Wicker Park Lutheran Church
December 24, 2025
Rev. Jason S. Glombicki
It doesn’t really feel like Christmas tonight. After all, it’s unseasonably warm and the snow has melted. And maybe that’s exactly why the Christmas story sounds different this year.
Every year we hear this same story. But every year, something different catches my attention. Some years it’s the angels. Some years it’s the shepherds. Some years it’s the thoughtfulness of Mary.
But this year, it’s the contrast Luke sets up so carefully: the Roman Empire on one side, and Joseph’s family on the other. One is a world shaped by decrees and domination. Another is a household doing its best to care for bodies that are tired, vulnerable, and on the move.
Luke opened the story with Caesar Augustus issuing an order that reaches into ordinary lives. Bodies were required to move. A pregnant woman had to travel. People complied because empire demanded it. And we know that Luke wasn’t especially careful with the historical details. The timeline is messy. The census isn’t accurate. Luke is, frankly, a questionable historian. But Luke wasn’t trying to give us a historical record. He was more interested in telling us the truth about God and our world.
The truth that empires make life harder for ordinary bodies. The truth that power moves downward and the cost is paid in flesh. The truth that pregnancy, poverty, and powerlessness are never abstract.
That world from 2,000 years ago doesn’t feel that distant. We know what it’s like when fear arrives, when government overreach disrupts daily life, and when bodies become targets or liabilities. We know it here in Chicago, and Luke names that world without embellishment.
But then—almost quietly—Luke writes, “While they were there, the time came for [Mary] to deliver her child.” You see, God did not wait for the world to stabilize. God did not wait for accuracy or safety or permission. God took on human form. God entered our story through labor and blood and breath. Through a body that needed to be held. Through a birth that was risky and real. God did not arrive above the mess but among it.
And Luke went on to say that “there was no place for [the Holy Family] in the inn,” — but, not because there was rejection of the Holy Family. Rather, the house was already filled because of gracious hospitality. Unknown family from afar had already gathered because of the decree. And, now as the Holy Family arrived, space was made where it could be found. Expectations shifted as these relatives shared their own living quarters. Joseph’s relatives took what they had – a feeding trough – to make a crib. And, in those moments, the ordinary care became holy.
You see, God does not wait for our welcome. And God does not wait for us to be ready. What we know to be true is that God always shows up—and that God’s presence changes what happens next.

(STORED DATA)
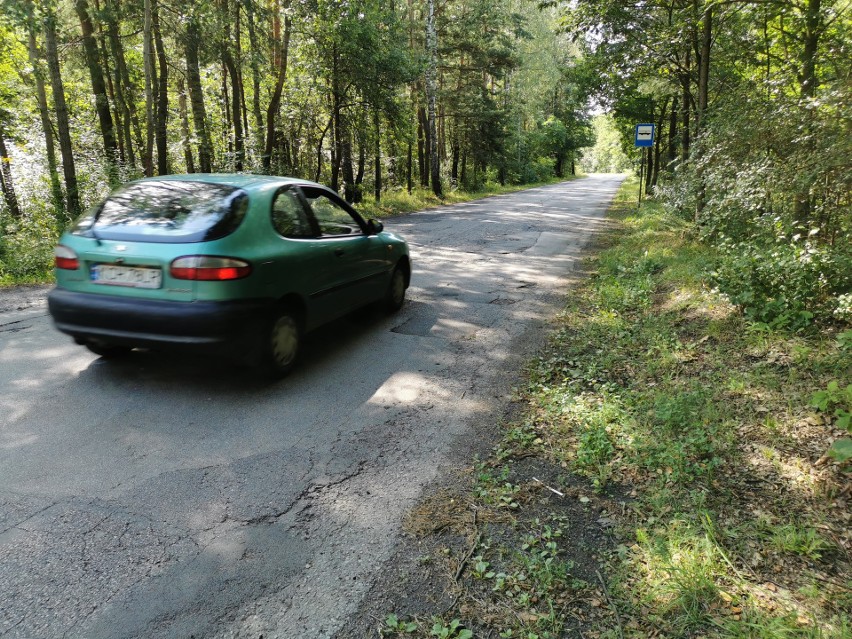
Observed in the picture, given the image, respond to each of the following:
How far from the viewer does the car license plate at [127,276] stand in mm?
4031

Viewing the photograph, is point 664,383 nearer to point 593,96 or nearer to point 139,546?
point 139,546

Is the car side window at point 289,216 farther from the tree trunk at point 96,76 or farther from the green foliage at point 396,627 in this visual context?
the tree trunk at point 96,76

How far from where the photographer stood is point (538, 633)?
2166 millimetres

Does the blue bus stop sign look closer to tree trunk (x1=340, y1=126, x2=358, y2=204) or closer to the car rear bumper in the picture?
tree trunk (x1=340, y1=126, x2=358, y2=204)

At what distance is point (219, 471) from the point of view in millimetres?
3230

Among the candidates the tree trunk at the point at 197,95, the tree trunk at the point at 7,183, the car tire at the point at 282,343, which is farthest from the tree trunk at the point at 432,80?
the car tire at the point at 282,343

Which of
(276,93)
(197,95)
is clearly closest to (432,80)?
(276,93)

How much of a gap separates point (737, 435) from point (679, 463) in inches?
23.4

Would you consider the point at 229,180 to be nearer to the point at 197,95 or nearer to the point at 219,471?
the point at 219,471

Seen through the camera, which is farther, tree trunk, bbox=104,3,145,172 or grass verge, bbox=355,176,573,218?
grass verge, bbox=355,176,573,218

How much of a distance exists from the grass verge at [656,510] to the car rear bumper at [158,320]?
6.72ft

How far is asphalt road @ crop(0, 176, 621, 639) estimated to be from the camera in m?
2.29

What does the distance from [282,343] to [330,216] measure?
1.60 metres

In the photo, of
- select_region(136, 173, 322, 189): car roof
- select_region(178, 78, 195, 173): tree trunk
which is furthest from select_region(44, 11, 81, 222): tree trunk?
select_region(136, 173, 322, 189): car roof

(QUESTIONS ON THE MATERIAL)
[a] Output the passage of the Christmas Eve sermon between "But this year, it’s" and "and our world.", inclusive, word for word.
[b] Finish out the next part of the Christmas Eve sermon, continuing from its last sentence.

(EXERCISE RESULTS)
[a]
But this year, it’s the contrast Luke sets up so carefully: the Roman Empire on one side, and Joseph’s family on the other. One is a world shaped by decrees and domination. Another is a household doing its best to care for bodies that are tired, vulnerable, and on the move.
Luke opened the story with Caesar Augustus issuing an order that reaches into ordinary lives. Bodies were required to move. A pregnant woman had to travel. People complied because empire demanded it. And we know that Luke wasn’t especially careful with the historical details. The timeline is messy. The census isn’t accurate. Luke is, frankly, a questionable historian. But Luke wasn’t trying to give us a historical record. He was more interested in telling us the truth about God and our world.

[b]
That’s what the images on the front of your bulletin tell the truth about. Across the top, we see God born amid the devastation of Gaza and the West Bank—where bodies are displaced, lives shattered, and hope feels impossible. Next, we see the 16th century depiction of God born in a ruined church, where faith takes shelter not in grandeur but in what remains. Across the bottom, we see another 16th century example where God is born among every-day life at the top corners— on the right, shepherds are doing what shepherds do, and on the left, soldiers are doing what empires do—but at the center there is birth, love, and life. Finally, we notice God born outside a church in our own region, wrapped in an emergency blanket, wrists zip-tied, and parents in gas masks, all while ICE roams the streets.
These images over the last 500 years are not political stunts. They are confessions of what incarnation has always meant. They speak the truth that the Christmas story has never been simple or silent. They say God always takes on flesh amid a dangerous world. They say that incarnation insists on real bodies within complex systems. And, nevertheless, God becomes incarnate. And because of that, bodies matter. Showing up is important.
Bodies matter when neighbors show up in solidarity with those in fear of ICE raids. Bodies matter when antiracism work means presence, not performance. Bodies matter when grief is met not with answers, but with presence. And bodies matter when the church changes its own shape to welcome all.
When we gather next Christmas, our building will have been ADA accessible, and we will welcome some known and not-yet-known siblings of faith into the place. This work is not a nice renovation project nor is it a government mandate. This work is a theological confession. It says that some bodies have been excluded—and that exclusion is not neutral. It says that God does not only arrive in able and idealized flesh. It says that God shows up in bodies of all types. This kind of hospitality is not heroic, it is incarnational. It is what happens when grace takes on flesh and dwells among us. It echoes that family home in Bethlehem—a full house of people rearranged to provide welcome and hospitality. A space adapted because God is already there, and a refusal to say, “there’s no room,” when love has been birthed.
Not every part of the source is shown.